O'Bryant Sid E, Petersen Melissa, Zhang Fan, Johnson Leigh, German Dwight, Hall James
Department of Neuroscience and Pharmacology, University of North Texas Health Science Center, Fort Worth, Texas, USA.
Department of Medicine, University of North Texas Health Science Center, Fort Worth, Texas, USA.
J Alzheimers Dis Parkinsonism. 2022;12(4). Epub 2022 Jul 22.
A blood-test that could serve as a potential first step in a multi-tiered neurodiagnostic process for ruling out Parkinson's disease (PD) in primary care settings would be of tremendous value. This study therefore sought to conduct a large-scale cross-validation of our Parkinson's disease Blood Test (PDBT) for use in primary care settings.
Serum samples were analyzed from 846 PD and 2291 volunteer controls. Proteomic assays were run on a multiplex biomarker assay platform using Electrochemiluminescence (ECL). Diagnostic accuracy statistics were generated using area under the receiver operating characteristic curve (AUC), Sensitivity (SN), Specificity (SP) and Negative Predictive Value (NPV).
In the training set, the PDBT reached an AUC of 0.98 when distinguishing PD cases from controls with a SN of 0.84 and SP of 0.98. When applied to the test set, the PDBT yielded an AUC of 0.96, SN of 0.79 and SP of 0.97. The PDBT obtained a negative predictive value of 99% for a 2% base rate.
The PDBT was highly successful in discriminating PD patients from control cases and has great potential for providing primary care providers with a rapid, scalable and cost-effective tool for screening out PD.

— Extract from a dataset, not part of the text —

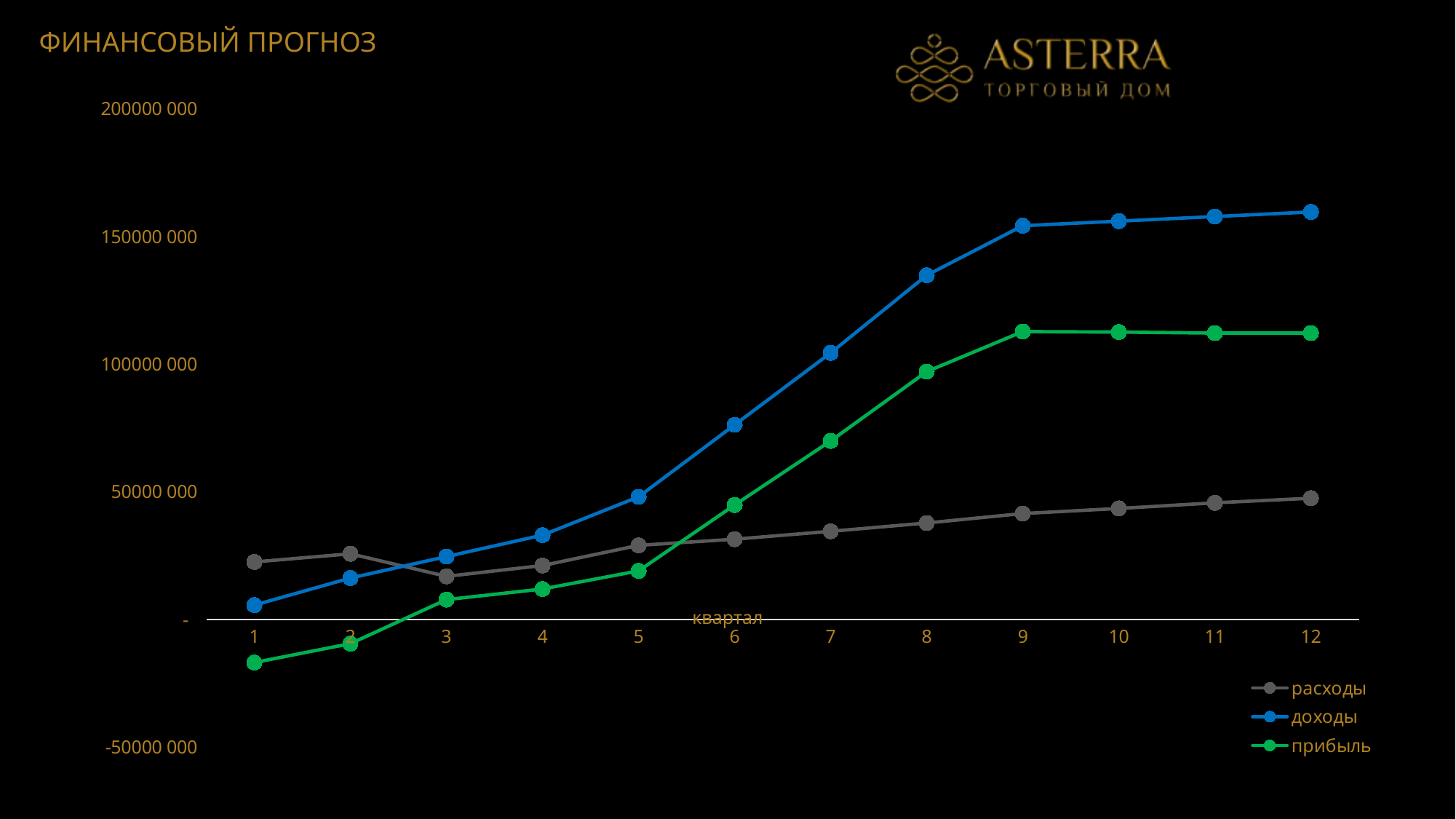
In quarter 1, which is larger: расходы or доходы? расходы Is the value for расходы in quarter 6 greater or less than 50000 000? less Is the value for прибыль in quarter 9 greater or less than 100000 000? greater How many quarters are plotted along the x axis? 12 How many series does the legend list? 3 What kind of chart is shown on the slide? line chart Does the доходы series rise or fall from quarter 1 to quarter 12? rises Which series has the highest value in quarter 12? доходы Which series is drawn in green according to the legend? прибыль What is the title of the chart? ФИНАНСОВЫЙ ПРОГНОЗ Is the value for доходы in quarter 8 greater or less than 100000 000? greater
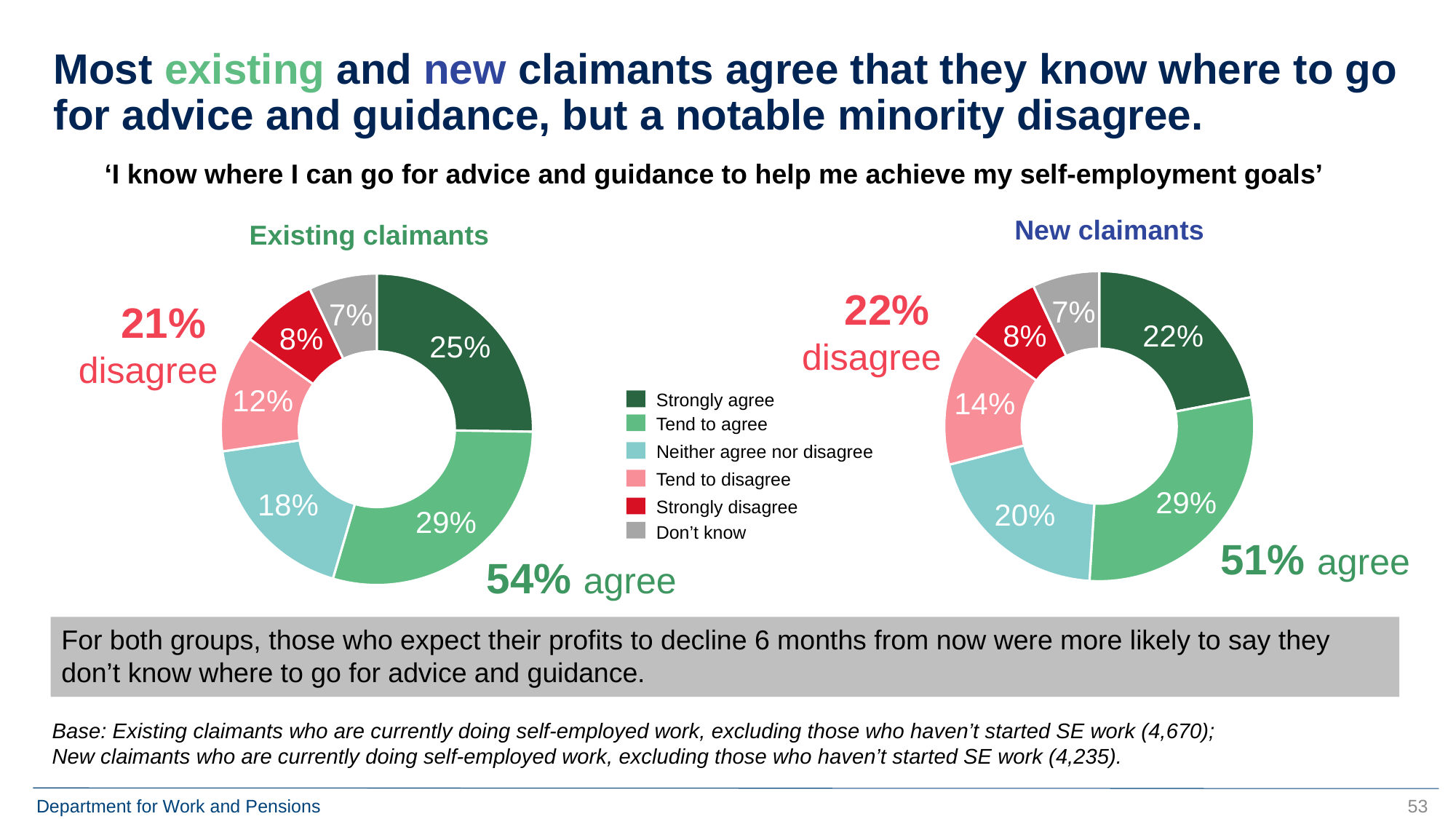
In the New claimants chart, what percentage of respondents neither agree nor disagree? 20% How many response categories does the legend list? 6 In the New claimants chart, what is the combined share of Tend to disagree and Strongly disagree? 22% In the New claimants chart, what percentage of respondents tend to disagree? 14% What is the difference between the Strongly agree share for Existing claimants and for New claimants? 3 percentage points In the Existing claimants chart, which response category has the largest share? Tend to agree Which chart has the larger share for Neither agree nor disagree, Existing claimants or New claimants? New claimants In the Existing claimants chart, what is the combined share of Strongly agree and Tend to agree? 54% What kind of chart is used to show the Existing claimants data? Doughnut (pie) chart In the New claimants chart, which response category has the smallest share? Don't know In the Existing claimants chart, what percentage of respondents strongly agree? 25% Which colour represents Strongly disagree in the legend? Red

一种血液检测方法若能作为初级医疗环境中多层级神经诊断流程的潜在第一步,用于排除帕金森病(PD),将具有巨大价值。因此,本研究旨在对我们的帕金森病血液检测(PDBT)在初级医疗环境中的应用进行大规模交叉验证。
分析了846例帕金森病患者和2291例志愿者对照的血清样本。使用电化学发光(ECL)在多重生物标志物检测平台上进行蛋白质组学检测。使用受试者操作特征曲线下面积(AUC)、灵敏度(SN)、特异性(SP)和阴性预测值(NPV)生成诊断准确性统计数据。
在训练集中,PDBT区分帕金森病病例与对照时,AUC达到0.98,灵敏度为0.84,特异性为0.98。应用于测试集时,PDBT的AUC为0.96,灵敏度为0.79,特异性为0.97。对于2%的基础发病率,PDBT的阴性预测值为99%。
PDBT在区分帕金森病患者与对照病例方面非常成功,具有为初级医疗提供者提供一种快速、可扩展且经济高效的工具以筛查出帕金森病的巨大潜力。